WHAT YOU WILL DO — Extract each line of the data below exactly as written.

Source records
+---+

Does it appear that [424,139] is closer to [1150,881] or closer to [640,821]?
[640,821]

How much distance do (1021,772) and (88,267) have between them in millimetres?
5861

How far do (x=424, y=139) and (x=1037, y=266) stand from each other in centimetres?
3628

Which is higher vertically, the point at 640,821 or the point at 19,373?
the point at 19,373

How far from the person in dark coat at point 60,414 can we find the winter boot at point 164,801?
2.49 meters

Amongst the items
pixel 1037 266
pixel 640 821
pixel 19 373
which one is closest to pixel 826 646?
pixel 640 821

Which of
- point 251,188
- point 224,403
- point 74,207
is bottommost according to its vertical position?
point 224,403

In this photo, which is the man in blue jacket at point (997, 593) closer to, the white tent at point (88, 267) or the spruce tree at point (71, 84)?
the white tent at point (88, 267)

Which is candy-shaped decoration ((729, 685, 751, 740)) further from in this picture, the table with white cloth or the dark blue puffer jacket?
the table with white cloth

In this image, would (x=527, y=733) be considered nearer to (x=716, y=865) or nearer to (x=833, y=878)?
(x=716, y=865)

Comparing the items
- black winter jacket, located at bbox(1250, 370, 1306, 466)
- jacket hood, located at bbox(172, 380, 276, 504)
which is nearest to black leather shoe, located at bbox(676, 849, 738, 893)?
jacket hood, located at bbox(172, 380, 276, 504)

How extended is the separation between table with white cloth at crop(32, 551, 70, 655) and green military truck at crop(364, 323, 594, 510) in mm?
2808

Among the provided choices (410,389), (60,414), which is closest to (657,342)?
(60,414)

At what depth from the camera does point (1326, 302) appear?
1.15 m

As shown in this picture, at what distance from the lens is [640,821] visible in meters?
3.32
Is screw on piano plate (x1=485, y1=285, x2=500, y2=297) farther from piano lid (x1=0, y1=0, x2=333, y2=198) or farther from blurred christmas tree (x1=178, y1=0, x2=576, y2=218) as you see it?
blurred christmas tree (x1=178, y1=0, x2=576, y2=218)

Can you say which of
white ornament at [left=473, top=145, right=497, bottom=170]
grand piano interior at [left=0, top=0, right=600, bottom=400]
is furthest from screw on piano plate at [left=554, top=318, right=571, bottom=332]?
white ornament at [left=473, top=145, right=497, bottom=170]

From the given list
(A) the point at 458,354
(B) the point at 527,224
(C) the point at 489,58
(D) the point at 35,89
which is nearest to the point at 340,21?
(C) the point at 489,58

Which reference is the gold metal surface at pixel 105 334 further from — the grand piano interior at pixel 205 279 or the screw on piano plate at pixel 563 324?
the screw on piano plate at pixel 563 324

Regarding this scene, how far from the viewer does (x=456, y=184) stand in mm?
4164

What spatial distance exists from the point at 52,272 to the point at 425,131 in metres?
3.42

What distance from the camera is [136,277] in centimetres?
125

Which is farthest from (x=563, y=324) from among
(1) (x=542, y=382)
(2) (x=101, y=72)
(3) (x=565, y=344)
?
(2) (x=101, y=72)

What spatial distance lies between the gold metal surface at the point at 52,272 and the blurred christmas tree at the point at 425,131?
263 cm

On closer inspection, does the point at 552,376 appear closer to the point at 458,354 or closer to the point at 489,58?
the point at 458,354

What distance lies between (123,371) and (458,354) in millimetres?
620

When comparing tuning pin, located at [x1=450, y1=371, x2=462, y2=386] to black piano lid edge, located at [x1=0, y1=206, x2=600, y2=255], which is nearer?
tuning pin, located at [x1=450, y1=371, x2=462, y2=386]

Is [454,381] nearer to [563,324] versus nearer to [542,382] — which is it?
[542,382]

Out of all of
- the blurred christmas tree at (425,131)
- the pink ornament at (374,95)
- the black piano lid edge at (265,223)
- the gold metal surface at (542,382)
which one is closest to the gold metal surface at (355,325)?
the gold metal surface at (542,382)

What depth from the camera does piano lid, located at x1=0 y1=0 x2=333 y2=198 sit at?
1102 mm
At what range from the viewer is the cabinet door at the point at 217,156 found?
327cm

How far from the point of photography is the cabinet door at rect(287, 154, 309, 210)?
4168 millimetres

+---+

SOLUTION —
Does it appear that [424,139] is closer to [1150,881] or closer to [640,821]?
[640,821]

How much distance do (1021,772) and (88,267) have between them in millimetres?
5861

How far do (x=424, y=139) and (x=1037, y=266) stand from each other in centimetres?
3628

Which is higher vertically, the point at 640,821 or the point at 19,373?
the point at 19,373

How far from the person in dark coat at point 60,414 can we find the winter boot at point 164,801?
2.49 meters

Amongst the items
pixel 1037 266
pixel 640 821
pixel 19 373
which one is closest to pixel 826 646?
pixel 640 821

Which of
- point 251,188
- point 224,403
- point 74,207
is bottommost according to its vertical position?
point 224,403

In this photo, which is the man in blue jacket at point (997, 593) closer to, the white tent at point (88, 267) or the spruce tree at point (71, 84)?
the white tent at point (88, 267)

Which is candy-shaped decoration ((729, 685, 751, 740)) further from in this picture, the table with white cloth or the dark blue puffer jacket?
the table with white cloth

In this image, would (x=527, y=733) be considered nearer to (x=716, y=865) or nearer to (x=833, y=878)?
(x=716, y=865)

Comparing the items
- black winter jacket, located at bbox(1250, 370, 1306, 466)
- jacket hood, located at bbox(172, 380, 276, 504)
which is nearest to black leather shoe, located at bbox(676, 849, 738, 893)?
jacket hood, located at bbox(172, 380, 276, 504)

How extended is the separation between table with white cloth at crop(32, 551, 70, 655) and green military truck at crop(364, 323, 594, 510) in mm?
2808

Among the provided choices (410,389), (60,414), which is closest to (657,342)?
(60,414)

At what depth from the camera does point (1326, 302) appear?
1.15 m

As shown in this picture, at what distance from the lens is [640,821] visible in meters?
3.32
Is screw on piano plate (x1=485, y1=285, x2=500, y2=297) farther from piano lid (x1=0, y1=0, x2=333, y2=198) or farther from blurred christmas tree (x1=178, y1=0, x2=576, y2=218) as you see it?
blurred christmas tree (x1=178, y1=0, x2=576, y2=218)

Can you say which of
white ornament at [left=473, top=145, right=497, bottom=170]
grand piano interior at [left=0, top=0, right=600, bottom=400]
is furthest from screw on piano plate at [left=554, top=318, right=571, bottom=332]?
white ornament at [left=473, top=145, right=497, bottom=170]

From the given list
(A) the point at 458,354
(B) the point at 527,224
(C) the point at 489,58
(D) the point at 35,89
which is nearest to the point at 340,21?
(C) the point at 489,58

Which reference is the gold metal surface at pixel 105 334 further from — the grand piano interior at pixel 205 279 or the screw on piano plate at pixel 563 324?
the screw on piano plate at pixel 563 324

Regarding this scene, how far from the viewer does (x=456, y=184) stand in mm?
4164

What spatial distance exists from the point at 52,272 to the point at 425,131 in metres?
3.42

What distance from the camera is [136,277] in centimetres?
125

Which is farthest from (x=563, y=324) from among
(1) (x=542, y=382)
(2) (x=101, y=72)
(3) (x=565, y=344)
?
(2) (x=101, y=72)

What spatial distance lies between the gold metal surface at the point at 52,272 and the blurred christmas tree at the point at 425,131?
263 cm

On closer inspection, does the point at 552,376 appear closer to the point at 458,354 or closer to the point at 489,58?
the point at 458,354

What distance lies between (123,371) and (458,354) in millimetres?
620

When comparing tuning pin, located at [x1=450, y1=371, x2=462, y2=386] to black piano lid edge, located at [x1=0, y1=206, x2=600, y2=255], which is nearer?
tuning pin, located at [x1=450, y1=371, x2=462, y2=386]

Is [454,381] nearer to [563,324] versus nearer to [542,382] — which is it?
[542,382]

Out of all of
- the blurred christmas tree at (425,131)
- the pink ornament at (374,95)
- the black piano lid edge at (265,223)
- the gold metal surface at (542,382)
which one is closest to the gold metal surface at (355,325)?
the gold metal surface at (542,382)

What depth from the camera does piano lid, located at x1=0 y1=0 x2=333 y2=198 sit at?
1102 mm
At what range from the viewer is the cabinet door at the point at 217,156 found?
327cm

How far from the point of photography is the cabinet door at rect(287, 154, 309, 210)?
4168 millimetres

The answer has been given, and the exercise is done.